Stated problem => Reproduce the stretch of records from the line containing "From the listed" through the line containing "2.98 metres", substituting "hat logo" for "cap logo" and leaving everything else unchanged.

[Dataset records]
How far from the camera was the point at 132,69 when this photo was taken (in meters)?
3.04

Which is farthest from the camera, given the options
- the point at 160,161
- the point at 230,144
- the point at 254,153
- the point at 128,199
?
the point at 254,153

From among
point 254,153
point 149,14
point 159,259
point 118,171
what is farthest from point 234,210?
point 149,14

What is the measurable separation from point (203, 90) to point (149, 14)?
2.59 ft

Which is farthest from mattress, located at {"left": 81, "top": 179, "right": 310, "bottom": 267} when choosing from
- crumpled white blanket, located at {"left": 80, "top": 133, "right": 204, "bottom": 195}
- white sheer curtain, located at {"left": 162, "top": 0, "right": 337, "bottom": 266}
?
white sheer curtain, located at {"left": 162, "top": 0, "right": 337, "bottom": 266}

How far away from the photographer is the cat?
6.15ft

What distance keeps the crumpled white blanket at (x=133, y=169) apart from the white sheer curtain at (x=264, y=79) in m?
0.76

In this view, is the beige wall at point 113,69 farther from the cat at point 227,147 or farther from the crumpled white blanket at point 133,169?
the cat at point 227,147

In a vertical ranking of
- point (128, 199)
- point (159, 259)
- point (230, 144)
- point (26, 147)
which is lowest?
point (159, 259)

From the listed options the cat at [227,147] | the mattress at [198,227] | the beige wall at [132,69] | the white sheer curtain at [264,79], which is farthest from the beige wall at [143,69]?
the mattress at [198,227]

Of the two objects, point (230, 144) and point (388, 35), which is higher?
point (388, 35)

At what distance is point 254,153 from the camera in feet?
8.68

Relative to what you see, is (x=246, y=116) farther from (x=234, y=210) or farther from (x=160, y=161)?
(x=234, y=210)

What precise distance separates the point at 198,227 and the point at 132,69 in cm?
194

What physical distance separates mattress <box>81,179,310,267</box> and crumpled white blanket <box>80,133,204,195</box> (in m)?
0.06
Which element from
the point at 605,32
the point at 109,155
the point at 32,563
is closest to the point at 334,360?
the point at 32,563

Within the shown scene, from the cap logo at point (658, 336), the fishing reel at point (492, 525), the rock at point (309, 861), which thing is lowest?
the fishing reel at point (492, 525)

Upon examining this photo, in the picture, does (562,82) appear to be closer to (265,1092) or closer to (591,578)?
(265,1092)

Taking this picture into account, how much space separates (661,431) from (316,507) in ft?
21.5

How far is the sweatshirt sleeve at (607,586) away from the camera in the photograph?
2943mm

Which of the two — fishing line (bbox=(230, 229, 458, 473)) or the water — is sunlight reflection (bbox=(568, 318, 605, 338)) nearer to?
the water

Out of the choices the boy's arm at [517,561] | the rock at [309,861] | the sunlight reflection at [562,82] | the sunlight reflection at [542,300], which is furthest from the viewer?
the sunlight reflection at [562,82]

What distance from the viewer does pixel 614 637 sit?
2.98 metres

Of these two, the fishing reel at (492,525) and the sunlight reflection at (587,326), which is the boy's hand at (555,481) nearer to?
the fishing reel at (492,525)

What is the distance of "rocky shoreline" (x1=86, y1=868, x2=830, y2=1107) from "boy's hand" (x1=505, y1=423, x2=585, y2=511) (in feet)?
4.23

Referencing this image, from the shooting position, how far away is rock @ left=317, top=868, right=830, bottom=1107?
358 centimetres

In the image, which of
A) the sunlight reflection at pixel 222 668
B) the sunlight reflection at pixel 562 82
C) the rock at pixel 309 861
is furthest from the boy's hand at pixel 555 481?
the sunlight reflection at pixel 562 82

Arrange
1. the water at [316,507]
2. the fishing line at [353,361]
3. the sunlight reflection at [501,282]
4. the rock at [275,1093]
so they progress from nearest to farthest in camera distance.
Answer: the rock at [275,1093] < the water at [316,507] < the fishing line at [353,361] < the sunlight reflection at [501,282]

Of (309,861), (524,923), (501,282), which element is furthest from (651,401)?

Task output =>
From the listed options the cat at [227,147] | the mattress at [198,227] | the beige wall at [132,69] | the white sheer curtain at [264,79], which is farthest from the beige wall at [143,69]?
the mattress at [198,227]

Of the two objects, point (230, 144) and point (388, 35), which is higher?
point (388, 35)

At what distance is point 254,153 from the camera in feet?
8.68

Relative to what you see, is (x=246, y=116) farther from (x=234, y=210) or farther from (x=160, y=161)?
(x=234, y=210)

What precise distance separates the point at 198,227 and the point at 132,69 in cm?
194

What physical distance separates mattress <box>81,179,310,267</box> and crumpled white blanket <box>80,133,204,195</box> (in m)?
0.06
Which element from
the point at 605,32
the point at 109,155
the point at 32,563
is closest to the point at 334,360?
the point at 32,563

Within the shown scene, from the hat logo at point (658, 336), the fishing reel at point (492, 525), the rock at point (309, 861), which thing is lowest?
the fishing reel at point (492, 525)

Upon examining this photo, in the picture, does (562,82) appear to be closer to (265,1092) or closer to (591,578)?
(265,1092)

Taking this picture into account, how much space separates (661,431) from (316,507) in ft?
21.5

How far is the sweatshirt sleeve at (607,586) away from the camera in the photograph?
2943mm

Which of the two — fishing line (bbox=(230, 229, 458, 473)) or the water — is sunlight reflection (bbox=(568, 318, 605, 338)) nearer to?
the water

Out of the choices the boy's arm at [517,561] | the rock at [309,861] | the sunlight reflection at [562,82] | the sunlight reflection at [542,300], which is furthest from the viewer?
the sunlight reflection at [562,82]

What distance from the viewer does pixel 614 637 sit?
2.98 metres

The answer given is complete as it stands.